Please locate every line in the entries below that contains the word "evergreen" and copy each of those lines. Case counts.

Begin RAW DATA

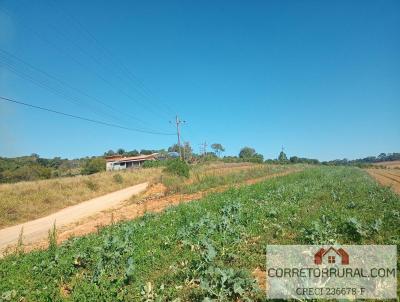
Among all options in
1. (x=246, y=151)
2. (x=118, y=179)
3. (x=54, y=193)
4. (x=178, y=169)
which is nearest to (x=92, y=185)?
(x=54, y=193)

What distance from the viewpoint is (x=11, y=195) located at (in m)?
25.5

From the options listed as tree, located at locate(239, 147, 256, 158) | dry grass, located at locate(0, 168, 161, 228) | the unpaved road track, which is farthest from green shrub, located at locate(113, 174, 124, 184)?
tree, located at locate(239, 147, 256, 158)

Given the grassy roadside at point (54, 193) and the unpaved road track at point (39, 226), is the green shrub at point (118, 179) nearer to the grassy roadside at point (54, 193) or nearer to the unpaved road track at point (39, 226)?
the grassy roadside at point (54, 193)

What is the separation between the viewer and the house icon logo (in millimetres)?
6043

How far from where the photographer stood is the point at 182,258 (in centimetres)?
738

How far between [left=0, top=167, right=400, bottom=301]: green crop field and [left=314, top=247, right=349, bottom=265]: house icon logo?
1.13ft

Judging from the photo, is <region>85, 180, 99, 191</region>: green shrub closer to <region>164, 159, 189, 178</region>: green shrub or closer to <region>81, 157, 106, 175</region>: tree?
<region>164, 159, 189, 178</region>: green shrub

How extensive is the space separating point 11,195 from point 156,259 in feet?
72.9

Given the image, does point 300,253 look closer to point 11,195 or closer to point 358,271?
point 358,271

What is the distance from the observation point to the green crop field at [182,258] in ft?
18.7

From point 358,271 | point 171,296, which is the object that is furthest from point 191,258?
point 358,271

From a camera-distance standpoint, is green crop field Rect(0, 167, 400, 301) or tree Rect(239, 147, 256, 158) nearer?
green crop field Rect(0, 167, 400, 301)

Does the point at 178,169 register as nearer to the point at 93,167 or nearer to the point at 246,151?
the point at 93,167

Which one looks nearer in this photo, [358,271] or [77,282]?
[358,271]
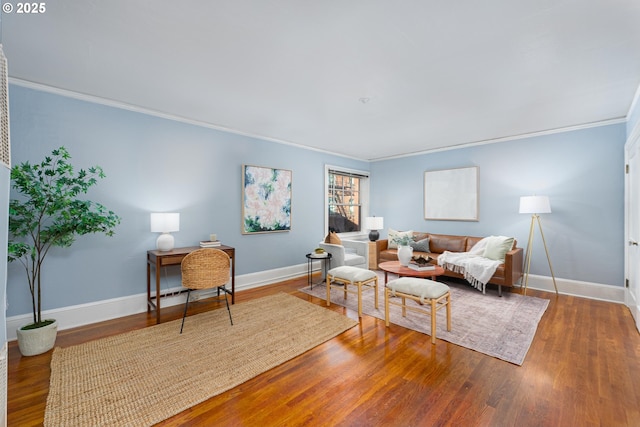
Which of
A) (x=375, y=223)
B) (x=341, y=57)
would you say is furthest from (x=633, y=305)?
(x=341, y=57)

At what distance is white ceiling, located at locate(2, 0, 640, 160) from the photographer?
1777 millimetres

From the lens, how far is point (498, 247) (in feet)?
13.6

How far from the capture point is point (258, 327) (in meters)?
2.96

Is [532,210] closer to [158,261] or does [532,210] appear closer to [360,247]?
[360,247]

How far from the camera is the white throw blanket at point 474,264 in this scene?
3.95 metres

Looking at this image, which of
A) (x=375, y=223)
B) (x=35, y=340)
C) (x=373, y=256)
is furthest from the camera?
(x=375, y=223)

End RAW DATA
Begin RAW DATA

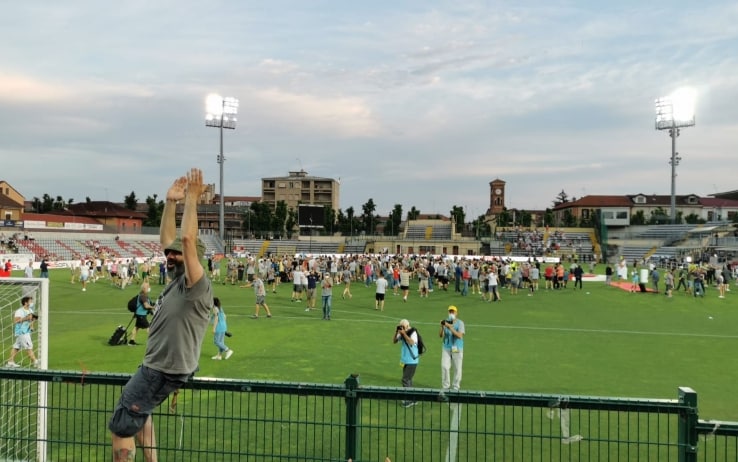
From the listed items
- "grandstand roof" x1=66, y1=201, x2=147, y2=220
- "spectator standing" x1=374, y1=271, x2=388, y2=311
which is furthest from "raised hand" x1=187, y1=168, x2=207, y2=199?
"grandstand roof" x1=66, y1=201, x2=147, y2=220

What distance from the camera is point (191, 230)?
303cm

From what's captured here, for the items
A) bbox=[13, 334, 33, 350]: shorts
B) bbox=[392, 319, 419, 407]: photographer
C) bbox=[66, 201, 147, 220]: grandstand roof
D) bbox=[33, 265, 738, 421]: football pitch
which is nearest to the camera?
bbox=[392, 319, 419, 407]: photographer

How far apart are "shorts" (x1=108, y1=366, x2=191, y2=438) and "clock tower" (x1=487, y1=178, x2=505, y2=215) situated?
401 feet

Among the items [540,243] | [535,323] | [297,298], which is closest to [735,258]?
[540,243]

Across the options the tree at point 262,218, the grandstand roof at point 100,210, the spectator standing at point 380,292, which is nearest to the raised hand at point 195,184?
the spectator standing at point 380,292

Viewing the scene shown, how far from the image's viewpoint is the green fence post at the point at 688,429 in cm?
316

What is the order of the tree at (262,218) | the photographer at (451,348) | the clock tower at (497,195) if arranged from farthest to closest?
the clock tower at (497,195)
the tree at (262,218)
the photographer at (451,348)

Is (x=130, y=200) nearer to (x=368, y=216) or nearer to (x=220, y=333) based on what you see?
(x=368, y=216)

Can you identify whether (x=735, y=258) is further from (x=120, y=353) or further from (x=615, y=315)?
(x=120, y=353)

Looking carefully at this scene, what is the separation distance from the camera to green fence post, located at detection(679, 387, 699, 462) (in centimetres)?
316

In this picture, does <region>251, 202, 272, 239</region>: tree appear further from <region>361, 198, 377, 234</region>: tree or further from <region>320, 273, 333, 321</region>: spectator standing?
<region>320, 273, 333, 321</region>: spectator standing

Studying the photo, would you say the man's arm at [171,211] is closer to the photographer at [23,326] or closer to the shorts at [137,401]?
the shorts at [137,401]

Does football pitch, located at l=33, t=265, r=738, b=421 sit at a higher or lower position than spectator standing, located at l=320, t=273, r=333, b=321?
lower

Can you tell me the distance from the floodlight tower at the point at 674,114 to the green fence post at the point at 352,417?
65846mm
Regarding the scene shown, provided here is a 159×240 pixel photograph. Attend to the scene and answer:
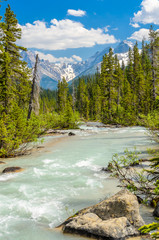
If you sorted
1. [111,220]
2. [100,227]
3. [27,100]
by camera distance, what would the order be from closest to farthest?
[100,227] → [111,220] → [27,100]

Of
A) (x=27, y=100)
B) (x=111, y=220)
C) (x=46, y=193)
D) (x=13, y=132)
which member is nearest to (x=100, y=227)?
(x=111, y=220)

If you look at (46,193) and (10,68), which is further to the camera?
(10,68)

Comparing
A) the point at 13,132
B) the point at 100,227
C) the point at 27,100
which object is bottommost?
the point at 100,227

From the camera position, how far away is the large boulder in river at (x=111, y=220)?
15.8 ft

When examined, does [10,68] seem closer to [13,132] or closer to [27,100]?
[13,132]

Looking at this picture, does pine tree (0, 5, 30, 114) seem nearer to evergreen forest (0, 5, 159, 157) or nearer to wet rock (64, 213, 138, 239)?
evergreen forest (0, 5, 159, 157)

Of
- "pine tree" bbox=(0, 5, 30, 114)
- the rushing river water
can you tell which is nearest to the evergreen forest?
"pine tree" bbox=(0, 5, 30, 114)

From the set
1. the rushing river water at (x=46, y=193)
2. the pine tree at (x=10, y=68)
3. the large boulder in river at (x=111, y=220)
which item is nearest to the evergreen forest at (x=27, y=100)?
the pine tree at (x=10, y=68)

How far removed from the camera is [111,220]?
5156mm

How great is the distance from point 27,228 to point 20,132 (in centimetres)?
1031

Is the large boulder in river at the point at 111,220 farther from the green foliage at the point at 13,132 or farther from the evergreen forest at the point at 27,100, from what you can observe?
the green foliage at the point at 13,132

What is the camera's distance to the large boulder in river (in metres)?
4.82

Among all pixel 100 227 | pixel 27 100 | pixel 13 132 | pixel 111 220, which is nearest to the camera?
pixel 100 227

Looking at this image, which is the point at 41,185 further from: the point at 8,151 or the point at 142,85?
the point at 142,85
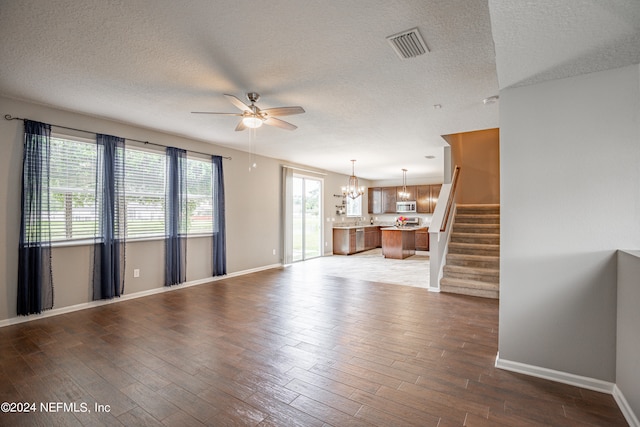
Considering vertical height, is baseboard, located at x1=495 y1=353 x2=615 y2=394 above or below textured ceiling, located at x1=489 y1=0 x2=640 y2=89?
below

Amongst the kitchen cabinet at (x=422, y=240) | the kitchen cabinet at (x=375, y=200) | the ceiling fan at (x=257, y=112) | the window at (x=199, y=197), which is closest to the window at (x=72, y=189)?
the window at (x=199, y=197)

End RAW DATA

■ FINISHED EXERCISE
Looking at this picture, does pine tree (0, 5, 30, 114) seem nearer to evergreen forest (0, 5, 159, 157) or nearer to wet rock (64, 213, 138, 239)?
evergreen forest (0, 5, 159, 157)
can you tell which is nearest to the evergreen forest?
which item is nearest to the evergreen forest at (x=27, y=100)?
Is the large boulder in river at the point at 111,220 farther from the green foliage at the point at 13,132 or farther from the evergreen forest at the point at 27,100, from what you can observe?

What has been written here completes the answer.